- **COLLECTED DATA**:

○ ○ ○

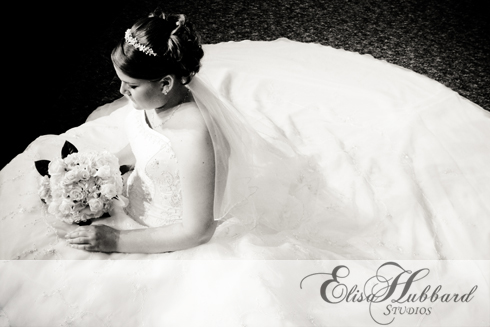 Bridal Portrait - Wedding Dress - Amy - Wedding Photography - Elisa Hubbard Studios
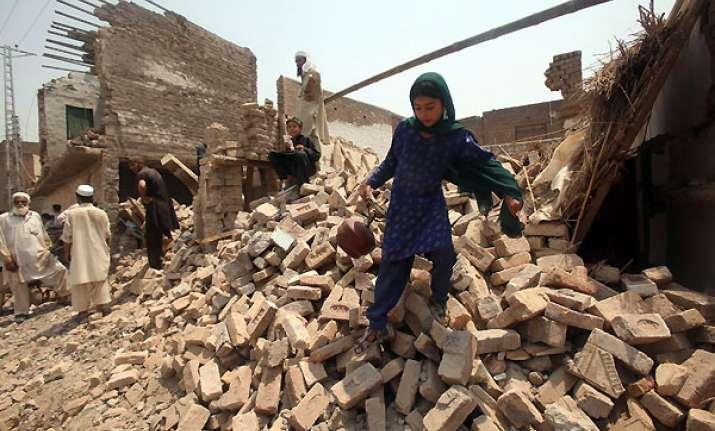 2 killed in blasts in northwest pakistan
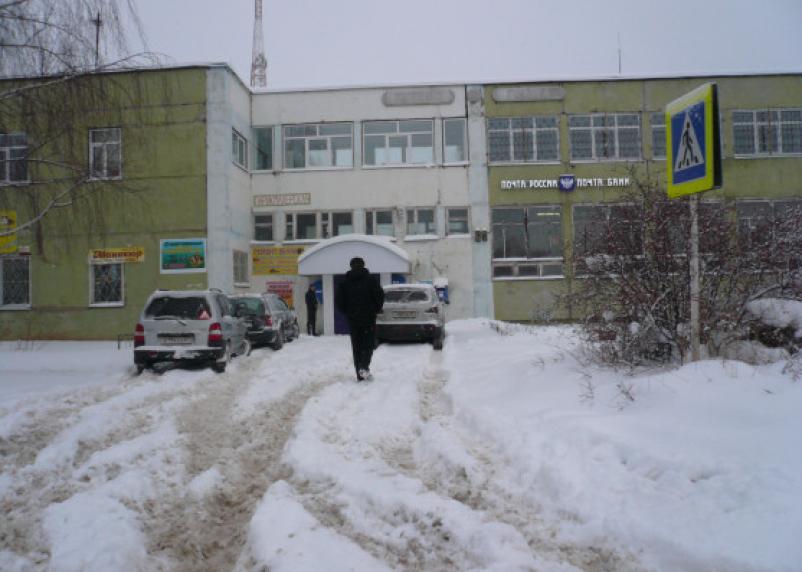 В больницу и школу не пробраться. В Кардымове можно передвигаться только на лыжах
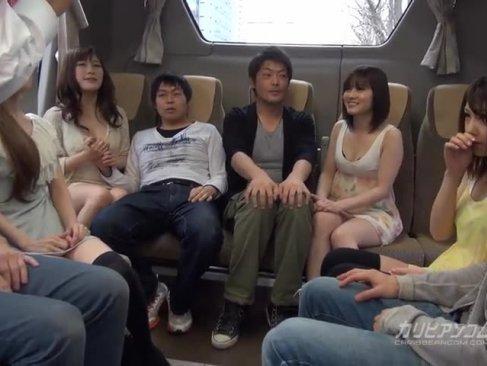 バコバコ大乱交バスツアーに参加した超可愛い淫乱ギャル達が早速チンポを頂いちゃってるスワツピング動画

○ ○ ○

- **TASK TO CARRY OUT**: All of the lines above must be printed again exactly, and no picture may appear in the copy.

- **WORKED SOLUTION**:
 Bridal Portrait - Wedding Dress - Amy - Wedding Photography - Elisa Hubbard Studios
 2 killed in blasts in northwest pakistan
 В больницу и школу не пробраться. В Кардымове можно передвигаться только на лыжах
 バコバコ大乱交バスツアーに参加した超可愛い淫乱ギャル達が早速チンポを頂いちゃってるスワツピング動画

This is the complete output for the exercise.